BEGIN Data section

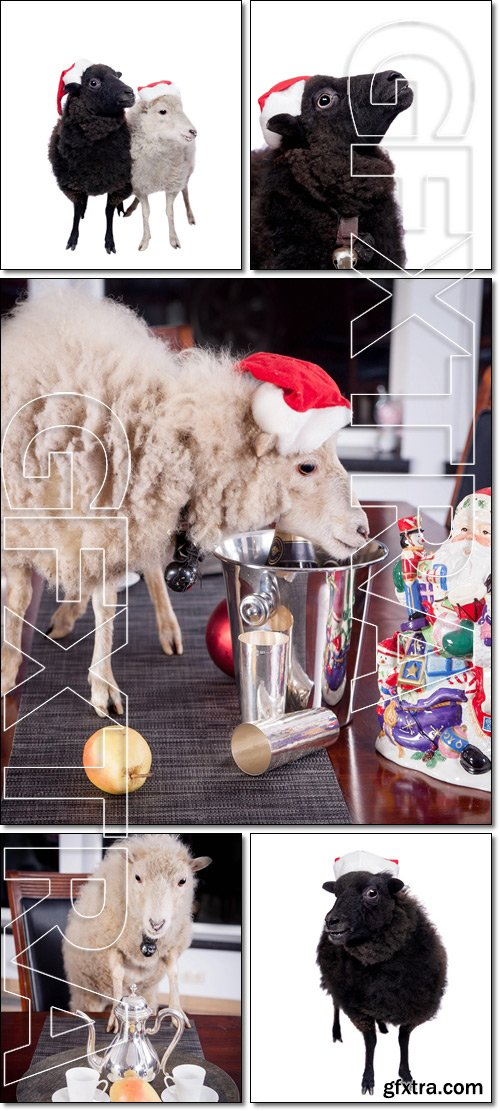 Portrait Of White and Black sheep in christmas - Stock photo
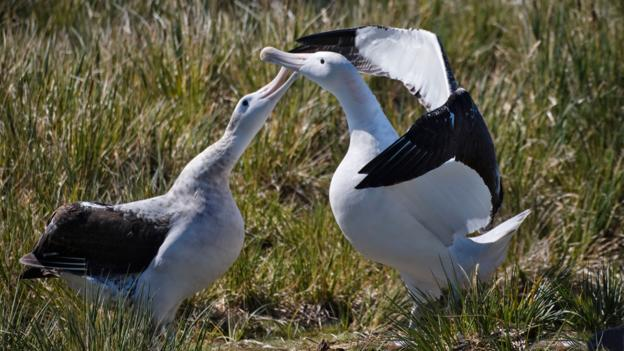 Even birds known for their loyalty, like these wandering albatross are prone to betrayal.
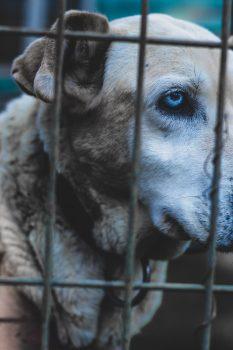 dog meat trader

END Data section
BEGIN Data section

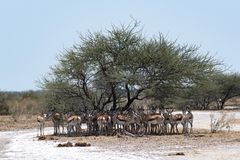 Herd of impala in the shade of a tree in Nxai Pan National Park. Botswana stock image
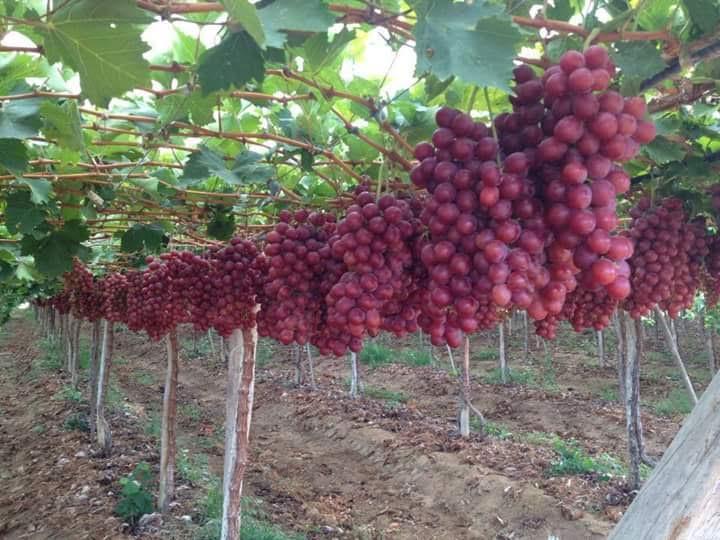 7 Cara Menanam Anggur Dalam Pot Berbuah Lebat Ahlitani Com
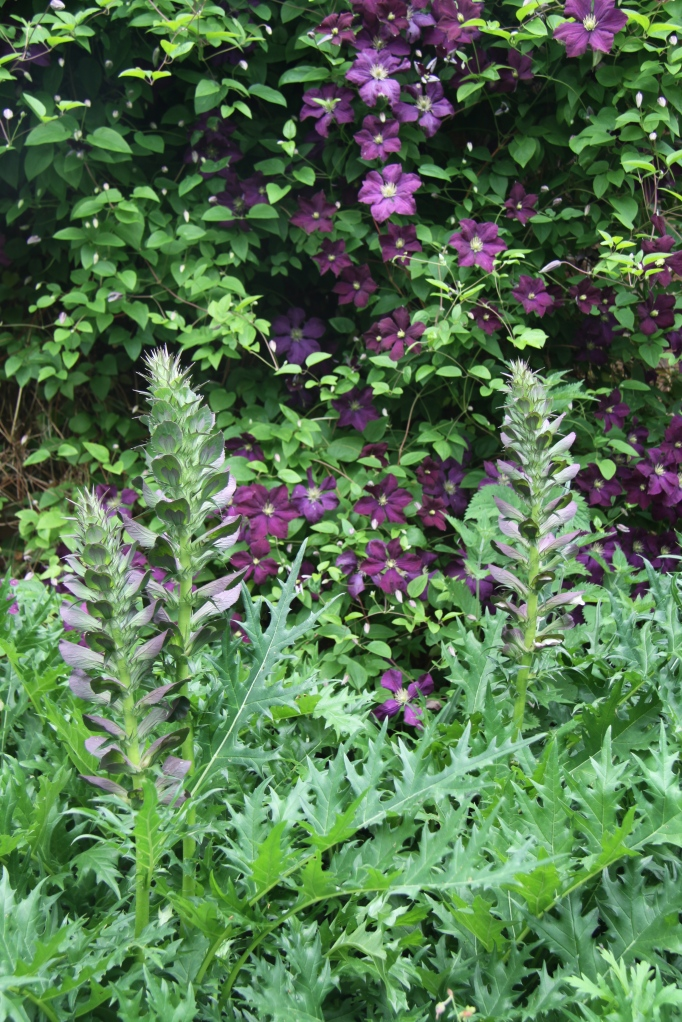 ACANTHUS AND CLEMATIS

END Data section

*Exercise requirements*.
Both the line containing "Herd of impala" and the line containing "ACANTHUS AND CLEMATIS" above belong in the output, as do the lines between them. Print them exactly, without pictures.

*Answer box*.
 Herd of impala in the shade of a tree in Nxai Pan National Park. Botswana stock image
 7 Cara Menanam Anggur Dalam Pot Berbuah Lebat Ahlitani Com
 ACANTHUS AND CLEMATIS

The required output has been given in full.